Saturday, January 3, 2009

Counterfeit Drug Definition Absent from Agenda of WHO Executive Board Meeting


Currently the World Health Organization definition of a counterfeit medication definition reads as:

"A counterfeit medicine is one which is deliberately and fraudulently mislabeled with respect to identity and/or source. Counterfeiting can apply to both branded and generic products and counterfeit products may include products with the correct ingredients or with the wrong ingredients, without active ingredients, with insufficient (inadequate quantities of) active ingredient(s) or with fake packaging."

Once again, bowing to pressure from some member countries, the WHO's Executive Board has left the important issue of counterfeit medication definition off the agenda for its meeting in January 2010 because of controversy surrounding the definition of counterfeit medication.
The WHO contends that a strong, consistent definition of counterfeit is necessary in order to develop global strategies to combat the problem and has been engaged for some time in developing a standard definition that all member countries can agree on.

At the heart of the definition’s continued delay is the objection from countries like India and Brazil over the use of the term "counterfeit" and the contention that it will cause some legitimate generics manufactured in these countries to come under the WHO definition. Essentially these countries believe that drug manufacturers that own international intellectual property rights for medications will use the WHO definition as a legal tool against drug manufacturers in their countries which produce generic medications that may infringe on the intellectual property of companies globally.

§ **Dataset excerpts**
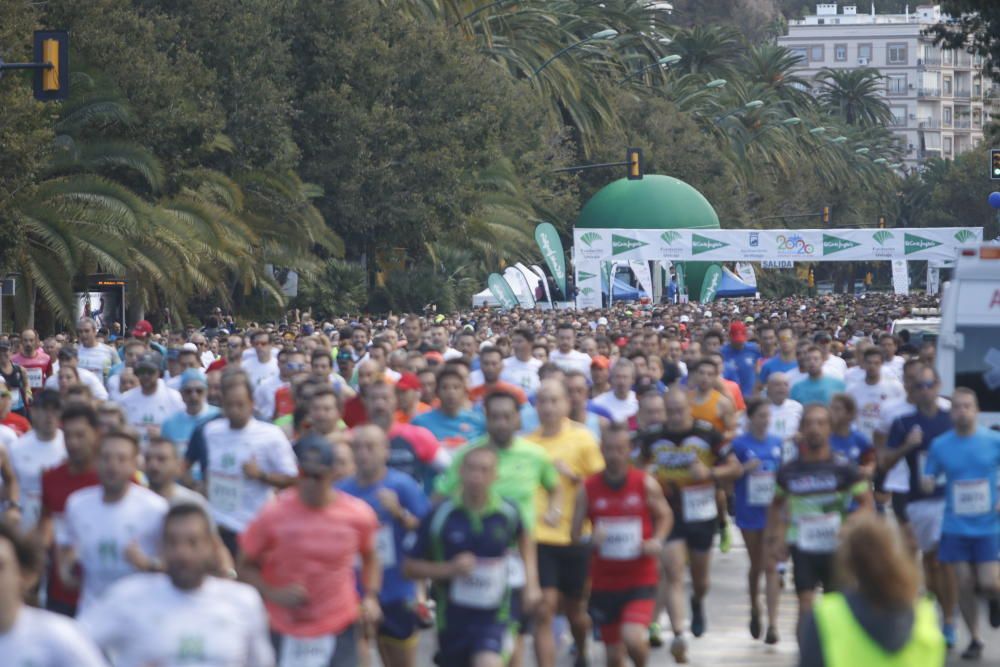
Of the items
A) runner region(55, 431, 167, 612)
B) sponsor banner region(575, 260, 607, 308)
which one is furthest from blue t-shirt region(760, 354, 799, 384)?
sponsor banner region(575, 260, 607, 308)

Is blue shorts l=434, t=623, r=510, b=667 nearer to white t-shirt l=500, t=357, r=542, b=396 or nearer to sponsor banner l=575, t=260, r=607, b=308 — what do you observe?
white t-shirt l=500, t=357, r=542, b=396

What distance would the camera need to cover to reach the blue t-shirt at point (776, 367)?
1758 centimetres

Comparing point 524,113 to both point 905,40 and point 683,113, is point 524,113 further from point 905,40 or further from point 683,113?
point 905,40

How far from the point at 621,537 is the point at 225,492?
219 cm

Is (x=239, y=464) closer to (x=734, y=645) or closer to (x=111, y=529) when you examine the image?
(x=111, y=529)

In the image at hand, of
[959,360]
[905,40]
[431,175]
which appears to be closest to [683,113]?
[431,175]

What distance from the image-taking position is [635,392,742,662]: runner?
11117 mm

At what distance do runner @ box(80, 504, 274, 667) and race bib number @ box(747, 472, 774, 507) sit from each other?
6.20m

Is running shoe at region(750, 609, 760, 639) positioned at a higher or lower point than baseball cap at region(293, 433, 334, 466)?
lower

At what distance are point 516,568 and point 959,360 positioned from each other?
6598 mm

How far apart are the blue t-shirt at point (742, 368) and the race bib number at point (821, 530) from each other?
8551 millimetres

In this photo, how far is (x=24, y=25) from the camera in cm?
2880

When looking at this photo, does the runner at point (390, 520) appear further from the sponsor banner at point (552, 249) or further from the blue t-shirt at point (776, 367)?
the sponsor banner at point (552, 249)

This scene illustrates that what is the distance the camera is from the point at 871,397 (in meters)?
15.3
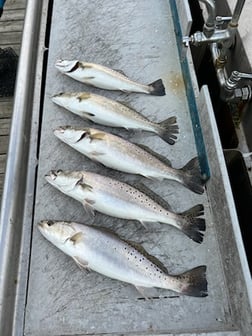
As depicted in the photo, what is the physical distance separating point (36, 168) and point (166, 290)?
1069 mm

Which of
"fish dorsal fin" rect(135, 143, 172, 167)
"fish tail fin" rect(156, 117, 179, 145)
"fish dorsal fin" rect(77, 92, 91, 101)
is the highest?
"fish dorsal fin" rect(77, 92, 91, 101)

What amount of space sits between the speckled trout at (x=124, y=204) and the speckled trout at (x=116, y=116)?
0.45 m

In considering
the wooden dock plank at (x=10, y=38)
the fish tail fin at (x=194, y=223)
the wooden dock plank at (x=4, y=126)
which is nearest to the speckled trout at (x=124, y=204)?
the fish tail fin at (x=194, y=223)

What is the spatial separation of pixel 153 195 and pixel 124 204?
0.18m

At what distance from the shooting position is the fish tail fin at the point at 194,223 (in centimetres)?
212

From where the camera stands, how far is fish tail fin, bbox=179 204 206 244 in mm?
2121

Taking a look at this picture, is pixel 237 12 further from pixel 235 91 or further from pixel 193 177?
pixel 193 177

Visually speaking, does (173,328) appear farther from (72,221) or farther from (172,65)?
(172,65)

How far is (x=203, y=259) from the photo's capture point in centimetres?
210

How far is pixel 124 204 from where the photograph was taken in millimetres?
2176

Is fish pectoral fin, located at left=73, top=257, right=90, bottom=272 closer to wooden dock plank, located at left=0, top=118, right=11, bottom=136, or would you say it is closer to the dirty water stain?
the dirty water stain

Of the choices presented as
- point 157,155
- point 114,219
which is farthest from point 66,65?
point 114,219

§ **Exercises to complete**
a - In the article on the WHO counterfeit drug definition, which countries are named as objecting to the use of the term "counterfeit"?
b - Write a continuation of the article on the WHO counterfeit drug definition, starting right after its final sentence.

§ **Response list**
a - India and Brazil.

b -
These countries are delaying the issue within the Executive Board and continue to ask for a revised definition which would be more specific to falsified or substandard medicines.


The WHO is now hoping that this issue will be discussed at the 2010 World Health Assembly in May.


Although a definition seems trivial and simple to some, this is an important step forward in combating an important healthcare issue that impacts everyone globally. Without this definition, it is difficult for regulatory and law enforcement agencies to collaboratively and comprehensively work together on attacking counterfeit medications at their source. Basic agreement on what is or is not a counterfeit allows unscrupulous organizations and individuals the ability to usurp legal loopholes and to operate, hide and spread their dangerous wares throughout the globe.